Wireless portable TVs may be a great for catching CNN in the bathroom, but the home theater is another place where some of us are looking to cut cords. Samsung's HPP5091 plasma HDTV may be just the solution. The 50-inch widescreen set wirelessly links to an outboard media box using the 802.11a Wi-Fi standard. The box has built-in digital high-def and analog TV tuners, component-video, DVI, and HDMI connectors, and a transmission range of 30 feet, which gives you plenty of placement flexibility. The HPP5091 will cost $13,000 when it arrives in stores this summer, so start saving money for it now.
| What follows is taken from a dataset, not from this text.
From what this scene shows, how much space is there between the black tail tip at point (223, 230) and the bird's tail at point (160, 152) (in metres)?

Samsung's booth was plastered with countless eye-popping flat-panel TVs, including gargantuan 80-inch plasma and 57-inch LCD models. Both sets are prototypes, so don't expect to see them in stores anytime soon. DLP (Digital Light Processing) chip maker Texas Instruments' booth also featured a prototype Samsung set featuring the company's new 1080p-resolution XHD3 DMD (Digital Micro-mirror Device). According to Samsung, rear-projection TVs incorporating the XHD3 chip are slated to appear in late 2004.

Flat-panel sets may be the big TV story at this CES, but new models on display from technology partners Thomson and InFocus prove that even rear-projection models can comfortably hug the wall. Thomson previewed 50- and 61-inch RCA Scenium Profiles DLP TVs ($9,000 and $10,000, respectively) with a cabinet depth of less than 7 inches. Both of these slim sets feature built-in digital high-def and analog tuners and a CableCARD slot to receive digital cable TV programming without an outboard cable box. Connections include HDMI and FireWire jacks. Both models should arrive in late 2004 and will be followed by a 70-inch version in 2005.

Front-projector company InFocus, maker of the light engine used in RCA's TVs, also showed its own version of a 7-inch-slim DLP set with a 61-inch screen size. Pricing wasn't available, but the InFocus set will appear sometime this fall.

With almost no traditional tube sets in sight at CES, 2004 is shaping up to be the year of the flat TV. And with Wi-Fi capability added to the mix, there's now even more reason to get excited about flat-panel sets. With wires out of the way, plasma and LCD TVs can finally become what we expect them to be - a thin, almost invisible frame for moving pictures.